Elisa de Paula França, coordenadora do Departamento de Neurologia Cognitiva e do Envelhecimento da Academia Brasileira de Neurologia, reforça que esse tipo de esquecimento, quando interfere no dia a dia, não deve ser tratado como algo “natural”.
O que acontece antes dos sintomas
Antes das falhas se tornarem perceptíveis, o cérebro pode passar mais de uma década acumulando proteínas anormais, como amiloide e tau fase conhecida como pré-clínica. Quando os esquecimentos começam a impactar a rotina, o paciente entra no estágio de Comprometimento Cognitivo Leve (CCL). A autonomia ainda é preservada, mas a pessoa já percebe a necessidade de anotações e estratégias compensatórias.
Esse é o momento crucial para diagnóstico precoce e definição de cuidados e terapias.
Por que o diagnóstico demora
O atraso é comum no Brasil.
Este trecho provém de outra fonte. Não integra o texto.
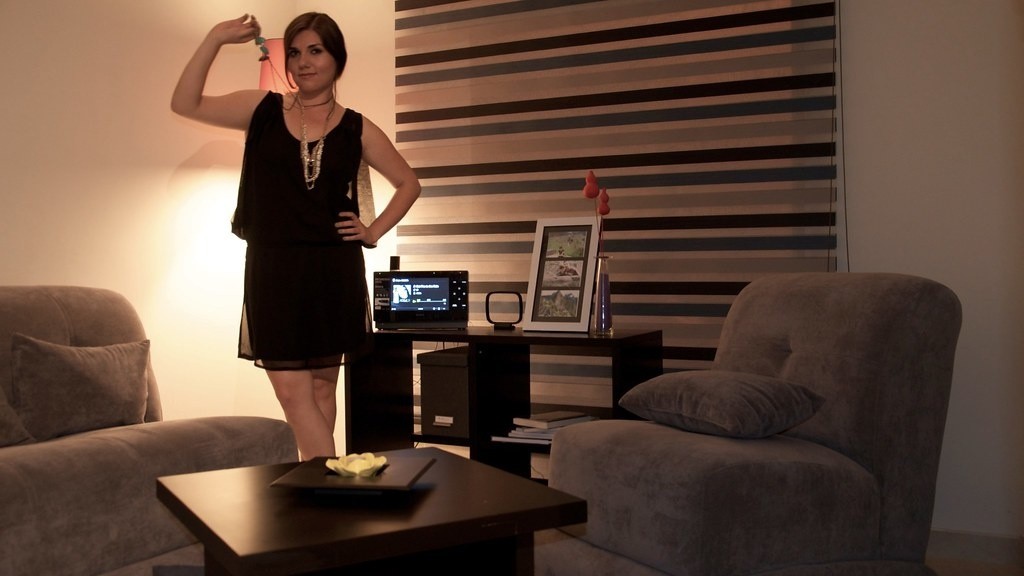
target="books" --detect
[492,411,600,444]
Além do estigma e da banalização do esquecimento, há dificuldades estruturais: acesso limitado a especialistas, pouca capacitação na atenção primária e complexidade da avaliação. Para Anghinah, tudo começa com uma boa conversa com paciente e família e não, necessariamente, com exames de imagem.
A investigação inclui exames laboratoriais, testes cognitivos e neuroimagem. Avaliação neuropsicológica e biomarcadores podem ajudar a esclarecer casos duvidosos.
PET, líquor e exames de sangue
Exames como PET amiloide, PET tau, análise do líquor e testes sanguíneos com p-tau217 têm ganhado espaço. Segundo França, eles são indicados principalmente quando o diagnóstico clínico não é conclusivo, quando o quadro inicia antes dos 65 anos ou quando é preciso confirmar a fisiopatologia para terapias modificadoras.
No setor privado, exames de sangue começam a se disseminar; no SUS, o acesso a PET e biomarcadores é restrito. Lacerda destaca que o líquor ainda é a alternativa mais acessível em muitos casos e lembra: “Biomarcador não é check-up”.
Por que a evolução varia
A progressão do Alzheimer não é igual para todos. Idade de início, escolaridade, reserva cognitiva, estilo de vida, genética e presença de outras doenças influenciam diretamente o ritmo de piora. Pacientes mais jovens tendem a evoluir mais rápido; quem manteve intensa atividade cognitiva costuma declinar mais lentamente.
O que o tratamento pode fazer
O cuidado se baseia no controle de fatores de risco, medicamentos sintomáticos e reabilitação cognitiva todos mais eficazes quando iniciados cedo.
As terapias anti-amiloide, já aprovadas para fases iniciais no Brasil, exigem monitorização rigorosa, têm riscos e oferecem benefícios modestos. “Não são de uso amplo; é preciso indicação muito criteriosa”, ressalta Anghinah.
Ainda assim, quanto mais cedo o diagnóstico, maior a possibilidade de intervenções efetivas, planejamento familiar e adaptação do estilo de vida.